Altri elementi del pacchetto che potrebbero impattare significativamente il mercato del trasporto aereo e marittimo sono contenuti nella proposta di revisione della Direttiva sulla tassazione energetica, la quale costituisce, fra tutti e 14 i provvedimenti del pacchetto, forse quello dal futuro più incerto e complicato.
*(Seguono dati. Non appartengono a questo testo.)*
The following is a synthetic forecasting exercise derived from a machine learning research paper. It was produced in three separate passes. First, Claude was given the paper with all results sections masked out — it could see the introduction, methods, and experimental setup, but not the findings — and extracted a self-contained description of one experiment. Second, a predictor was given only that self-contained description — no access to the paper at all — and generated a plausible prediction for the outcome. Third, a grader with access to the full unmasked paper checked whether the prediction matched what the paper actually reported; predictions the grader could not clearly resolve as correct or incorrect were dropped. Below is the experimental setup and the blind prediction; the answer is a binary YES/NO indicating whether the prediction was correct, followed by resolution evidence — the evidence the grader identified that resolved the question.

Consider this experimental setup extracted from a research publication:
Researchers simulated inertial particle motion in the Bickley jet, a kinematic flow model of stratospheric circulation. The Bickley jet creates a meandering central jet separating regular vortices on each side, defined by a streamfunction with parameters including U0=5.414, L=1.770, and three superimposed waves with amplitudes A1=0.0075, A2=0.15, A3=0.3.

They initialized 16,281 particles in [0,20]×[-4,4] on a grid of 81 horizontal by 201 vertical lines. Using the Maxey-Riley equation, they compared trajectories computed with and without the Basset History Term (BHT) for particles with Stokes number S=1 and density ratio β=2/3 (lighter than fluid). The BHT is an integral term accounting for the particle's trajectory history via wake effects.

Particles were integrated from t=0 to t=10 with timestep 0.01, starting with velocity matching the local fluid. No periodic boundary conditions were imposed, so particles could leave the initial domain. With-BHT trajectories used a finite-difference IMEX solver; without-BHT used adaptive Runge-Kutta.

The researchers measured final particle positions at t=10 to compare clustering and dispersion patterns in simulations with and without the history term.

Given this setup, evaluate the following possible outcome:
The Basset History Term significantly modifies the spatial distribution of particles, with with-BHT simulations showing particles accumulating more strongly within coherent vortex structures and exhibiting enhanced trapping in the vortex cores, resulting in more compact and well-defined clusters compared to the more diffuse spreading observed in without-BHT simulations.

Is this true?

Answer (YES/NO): NO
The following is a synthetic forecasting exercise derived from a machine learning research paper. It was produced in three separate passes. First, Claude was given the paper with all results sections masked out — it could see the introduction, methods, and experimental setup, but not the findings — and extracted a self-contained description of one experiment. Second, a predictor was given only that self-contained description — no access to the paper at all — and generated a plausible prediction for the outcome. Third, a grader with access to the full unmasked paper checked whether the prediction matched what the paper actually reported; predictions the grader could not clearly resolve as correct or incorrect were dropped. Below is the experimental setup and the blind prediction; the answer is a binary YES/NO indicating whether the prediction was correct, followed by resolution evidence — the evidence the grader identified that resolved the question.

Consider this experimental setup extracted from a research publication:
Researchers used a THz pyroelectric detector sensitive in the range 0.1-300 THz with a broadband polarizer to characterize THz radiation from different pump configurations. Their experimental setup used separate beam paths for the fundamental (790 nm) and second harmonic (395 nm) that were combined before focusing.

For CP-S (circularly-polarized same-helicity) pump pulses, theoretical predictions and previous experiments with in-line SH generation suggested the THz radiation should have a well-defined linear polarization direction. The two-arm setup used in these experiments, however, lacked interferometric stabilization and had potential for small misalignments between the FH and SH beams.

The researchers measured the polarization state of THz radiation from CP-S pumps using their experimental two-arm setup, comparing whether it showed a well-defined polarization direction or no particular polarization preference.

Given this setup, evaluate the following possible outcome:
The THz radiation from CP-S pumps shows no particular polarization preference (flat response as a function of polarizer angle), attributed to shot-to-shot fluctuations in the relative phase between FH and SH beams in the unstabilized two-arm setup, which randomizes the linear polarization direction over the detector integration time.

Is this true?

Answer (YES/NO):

Con riferimento al trasporto, i principali aggiornamenti della Direttiva riguardano lo stop alla esenzione completa dalle tasse di cui ancora godono i carburanti per trasporto aereo, marittimo e per la pesca all’interno dell’UE. Più in generale, la revisione della Direttiva intende aggiornare il sistema di tassazione energetica per renderlo coerente con il nuovo percorso dell’UE verso la neutralità climatica, aggiustando i regimi e i livelli di tassazione di tutti i vettori energetici (e di tutti i settori di uso finale) in base al loro contenuto energetico e agli impatti ambientali, in primis quelli sulle emissioni di CO2, dei carburanti, introducendo dei livelli minimi di tassazione obbligatori per tutti i Paesi membri. Un simile tentativo di aggiornamento della tassazione energetica era già stato avanzato nel 2015, ma si era poi arenato a causa del fatto che, intervenendo in materia fiscale, il provvedimento richiede l’approvazione unanime di tutti gli Stati membri.